GUNS What's effect of expired weapons ban?
There is no hard evidence of any effect on safety since the ban was lifted.
SACRAMENTO BEE
It's been 10 months since the federal assault weapons ban expired, and for an idea of what's happened since then, pick up a copy of a gun magazine.
There you will find advertisements for semiautomatic rifles and pistols looking like something out of a war zone, with ammunition clips holding 30 or 40 bullets -- many features that 11 months ago, U.S. manufacturers could not make and gun stores could not sell.
"Since the assault weapons ban was allowed to expire, it has been open season for criminals who want the most dangerous types of military-style assault weapons," said Sen. Dianne Feinstein, D-Calif., who in March introduced legislation to revive the old ban.
Feinstein said that the expiration of the ban she fought hard to get in 1994 "will have deadly consequences on the streets of America."

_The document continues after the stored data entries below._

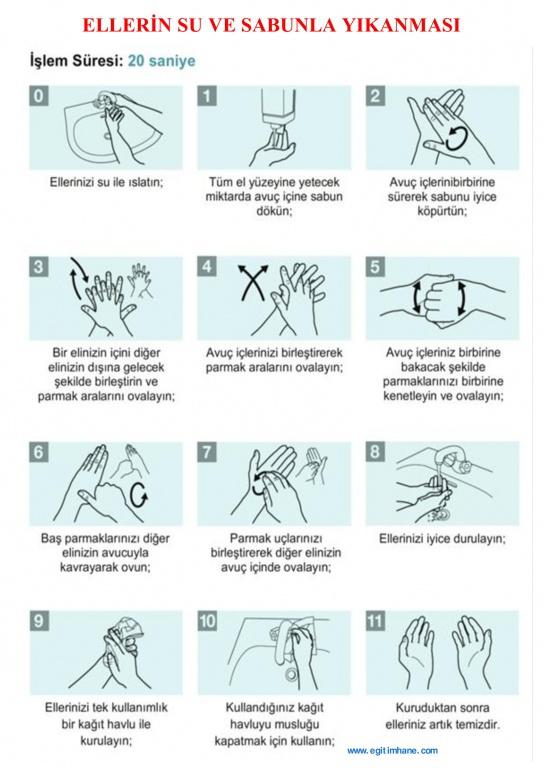 ELLERİN SU VE SABUNLA YIKANMASI

İşlem Süresi: 20 saniye

0

Ellerinizi su ile ıslatın;

1

Tüm el yüzeyine yetecek miktarda avuç içine sabun dökün;

2

Avuç içlerinibirbirine sürerek sabunu iyice köpürtün;

3

Bir elinizin içini diğer elinizin dışına gelecek şekilde birleştirin ve parmak aralarını ovalayın;

4

Avuç içlerinizi birleştirerek parmak aralarını ovalayın;

5

Avuç içleriniz birbirine bakacak şekilde parmaklarınızı birbirine kenetleyin ve ovalayın;

6

Baş parmaklarınızı diğer elinizin avucuyla kavrayarak ovun;

7

Parmak uçlarınızı birleştirerek diğer elinizin avuç içinde ovalayın;

8

Ellerinizi iyice durulayın;

9

Ellerinizi tek kullanımlık bir kağıt havlu ile kurulayın;

10

Kullandığınız kağıt havluyu musluğu kapatmak için kullanın;

11

Kuruduktan sonra elleriniz artık temizdir.

www.egitimhane.com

But has it really made much of a difference? Are the streets less safe?
No evidence
There is no hard evidence one way or another.
The Bureau of Alcohol, Tobacco and Firearms has no statistics that would show whether there's been an uptick in sales of assault-style weapons, and the Department of Justice has no statistics that would show whether there's been an increase in their use in crimes.
Gun manufacturers say their shops are busy, but only because the 10-year ban created pent-up demand for weapons with features that weren't available.
"It's changed our market a bit," said Mark Westrom, president of Armalite, an Illinois company that produces the military-style weapons.
But Westrom said the company is not selling anywhere near the volume that many gun-control advocates had forecast.
"It's a non-story," he said.
Sandy Abrams, a board member of the National Rifle Association who owns Valley Gun of Baltimore, said he has seen a drop in sales of the guns at his urban store.
"It's not like there was this groundswell of demand," he said.
Besides, Abrams said, manufacturers never stopped making what are commonly called assault weapons. They just retooled to make guns that got around the ban.
No agreement
Even among advocates of gun-control legislation, there is no agreement on whether the expiration of the ban is a disaster in the making as Feinstein claims or the quiet passing of a law that had no teeth anyway.